Şimdi bazı gönüllü kuruluşlar, dünya ile entegrasyon adına gidip dünyanın değişik yerlerinde okullar açıyorlarsa, bu itibarla, mesela Amerika ile çatıştığınız 
sürece bu projelerin gerçekleştirilmesi mümkün olmaz, Amerika ile iyi geçinmezseniz işinizi bozarlar. Şurada bulunmamıza izin veriyorlarsa, bu bizim için avantajsa, bu avantajı sağlıyor demektir diyen; Papa VI. Paul'un talimatıyla kurulan 'Hıristiyan Olmayanlar Sekretaryası'nın 1973 yılında sekreterliği 
görevine getirilen Pietro Rossano'nun "Dinler Arası Diyalog, kilisenin İncili yayma amaçlı misyonunun içinde yer alır, aynı kuruluşun 1984 yılından 
beri başkanlığını yapan Kardinal Francis Arinze'nin Dinler arası diyalog, kilise misyonunun normal bir parçası olarak görülmelidir, yeni Papa'nın Dinler arası 
diyalog, kilisenin insanları kiliseye döndürme amaçlı misyonunun bir parçasıdır dedikleri bilinmesine rağmen, Papa'ya sunduğu mektupta Dinler arası 
diyalog için Papalık Konseyi/PCID misyonunun bir parçası olmak üzere burada bulunuyoruz. Bu misyonun tahakkuk edişini görmeyi arzu ediyoruz... 

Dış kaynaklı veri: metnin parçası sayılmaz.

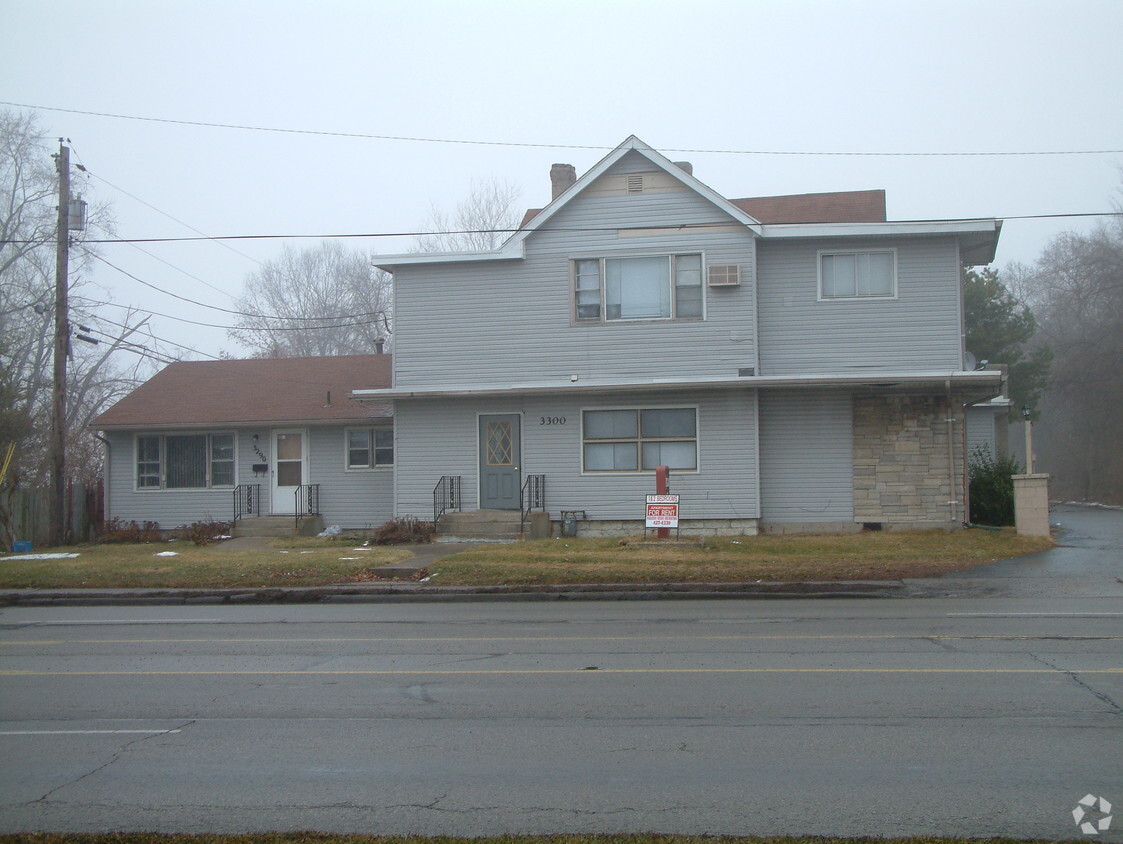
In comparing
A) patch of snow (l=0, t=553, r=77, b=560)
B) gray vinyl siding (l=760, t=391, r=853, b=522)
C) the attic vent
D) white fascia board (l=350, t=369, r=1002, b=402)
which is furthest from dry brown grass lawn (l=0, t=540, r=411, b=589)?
the attic vent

En mütevazi yardımlarımızı sunmak için geldik diyebilen, 8 Şubat 1998 Pazar günü Papa'yla buluşmak için Vatikan'a hareketinden önce yaptığı 
açıklamada Birkaç ay önce Abramowitz cenaplarının yardımıyla bu buluşma gerçekleşti diyen Fetullah GÜLEN hakkında, Osman ERAYDIN ve 
İsmet SEZGİN gibi dini bütün ve vatansever insanların suç duyurusu niteliğindeki yazıları ve bu yazıya dikkati çekmeye çalışma mı suç oluşturur; 
yoksa adı geçen yazarların Fethullah GÜLEN'İN CIA ve Soros'la işbirliği yaptığına dair iddiaları hakkında soruşturma açıp gereğini yapmamak mı suç oluşturur?.. 
Günü geldiğinde, yetkili kişi ve kuruluşların bu hususu değerlendirmeye alacağına içtenlikle inanıyorum. 

28 12 2005 
Saygılarımla Vural SAVAŞ   

Onursal Yargıtay Cumhuriyet Başsavcısı.